15 de dez. de 2020

A megaestrela de 2020

Por Allyne Fiorentino

Então ela declarou-lhe que não tivesse medo de nada. Nada aconteceria...”

 A cartomante - Machado de Assis.


 Embora eu acredite que os fenômenos naturais sejam por si só especialmente divinos, às vezes, é impossível não se deixar levar pelas nossas próprias tessituras mentais em busca de uma unidade que nos escapa pela fluidez. Essas explicações bárbaras me pegaram de surpresa ontem à noite e, desde então, estou travando essa luta interna com meu próprio vislumbre.

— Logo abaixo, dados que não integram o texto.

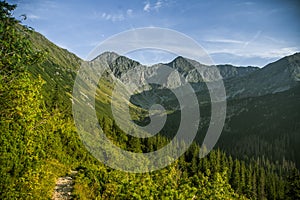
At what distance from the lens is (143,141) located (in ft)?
302

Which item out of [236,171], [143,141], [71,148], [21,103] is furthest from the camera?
[236,171]

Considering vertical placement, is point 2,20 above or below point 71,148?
above

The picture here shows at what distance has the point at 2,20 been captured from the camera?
421 inches

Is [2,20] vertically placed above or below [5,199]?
above

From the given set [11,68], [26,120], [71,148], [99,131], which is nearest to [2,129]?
[26,120]

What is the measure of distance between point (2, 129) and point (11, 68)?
8.79ft

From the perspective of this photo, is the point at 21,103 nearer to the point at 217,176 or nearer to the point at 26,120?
the point at 26,120

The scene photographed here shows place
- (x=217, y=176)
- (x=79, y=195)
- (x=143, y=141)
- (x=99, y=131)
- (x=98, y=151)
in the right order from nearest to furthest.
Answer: (x=217, y=176) < (x=79, y=195) < (x=98, y=151) < (x=99, y=131) < (x=143, y=141)

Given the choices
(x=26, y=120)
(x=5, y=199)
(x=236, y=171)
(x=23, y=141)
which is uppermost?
(x=26, y=120)

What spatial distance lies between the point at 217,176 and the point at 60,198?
1320 centimetres

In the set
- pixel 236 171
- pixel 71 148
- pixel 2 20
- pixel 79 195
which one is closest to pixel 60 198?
pixel 79 195

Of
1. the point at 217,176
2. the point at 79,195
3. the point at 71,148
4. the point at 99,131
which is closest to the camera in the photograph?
the point at 217,176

Mas antes que eu resolva me embrenhar nesse embate nada original, me acompanhem nessa trajetória: há 800 anos, portanto em 1220, ano em que apareceu no céu uma estrela descomunalmente grande, a igreja católica canonizava São Bento de Núrsia, monge que praticamente fundou nossa organização social e política cristã. Seu projeto civilizatório resgata os valores cristãos que estavam “esquecidos”. O monge (leia-se a sociedade) deveria ser “não soberbo, não violento, não comilão, não dorminhoco, não preguiçoso, não detrator, não murmurador". Fosse Bento mais bárbaro ou mais observador, ele teria vaticinado que sua tentativa civilizatória falharia miseravelmente. Um dos milagres que fez de Bento um santo foi não beber uma taça de vinho envenenada (pasmem!) por seus próprios companheiros de monastério.

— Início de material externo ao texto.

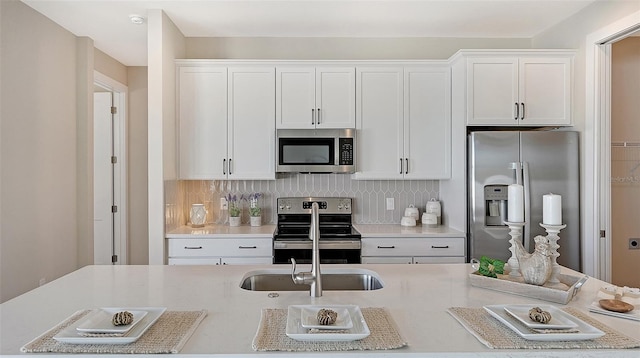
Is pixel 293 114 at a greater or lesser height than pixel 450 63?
lesser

Há poucos anos, o Papa Bento XVI renunciou ao seu papado (coisa que deixou perplexos todos que estavam acostumados a ver papas mortos antes de rebelarem) e, dizem as “más línguas”, que sua renúncia tem a ver com todas as coisas ruins que ele via dentro do Vaticano e que o levou ao limite. Um suposto mordomo teria roubados documentos pessoais e estaria escrevendo um livro sobre ele. Bom, de Bento a Bento parece que nada mudou.

1220 anos antes de Bento ser considerado santo por seu milagre de não beber do veneno do próprio monastério, a mesma grande estrela guiou os três reis magos em direção ao rei dos judeus. Jesus, em outras palavras, também era um grande civilizador por assim dizer, pois tudo aquilo que parecia bárbaro precisava ser amansado. Entre o grande evento do nascimento de Jesus e o nascimento de Bento decorreram cerca de 500 anos. Mais ou menos mil anos depois do nascimento de Bento, outra viagem “civilizatória” chegaria à América. Nossa tentativa de civilidade é cheia de histórias com finais infelizes. 

 E chegamos a 2020, ano em que uma pandemia, que nada tinha de imprevista, tomou conta do mundo. Apesar de todas as mazelas pelas quais já passamos, não estávamos preparados. Fôssemos mais bárbaros e observadores, teríamos entendido que nosso projeto de sociedade continua falhando miseravelmente. Que o grande projeto de humanidade excluiu, ora vejam, os humanos. Estamos apenas navegando, à deriva, na nossa grande colcha humana com entrecruzamentos coincidentes. Li, e essa foi a notícia que me surpreendeu, que em 21 de dezembro acontecerá a conjunção dos planetas Júpiter e Saturno, o que dará a impressão de uma megaestrela no céu. A mesma que iluminou aqueles que santificaram Bento, a mesma que pode ter iluminado Jesus.

É preciso admitir que entremeadas na grossa tessitura de nossas vidas, há tantas coincidências estranhas. Arrisco dizer que metade daquilo que sustenta esse tecido existencial são esses acontecimentos entrecruzados que nos figuram um rastro de além. 

Se por um momento estivéssemos na pele de Camilo e olhássemos nos olhos de uma cartomante indagando: A estrela de Belém é um bom presságio para nós que sofremos tanto ao longo desse ano de 2020? Ela certamente diria: Não tenha medo de nada. Nada de ruim acontecerá.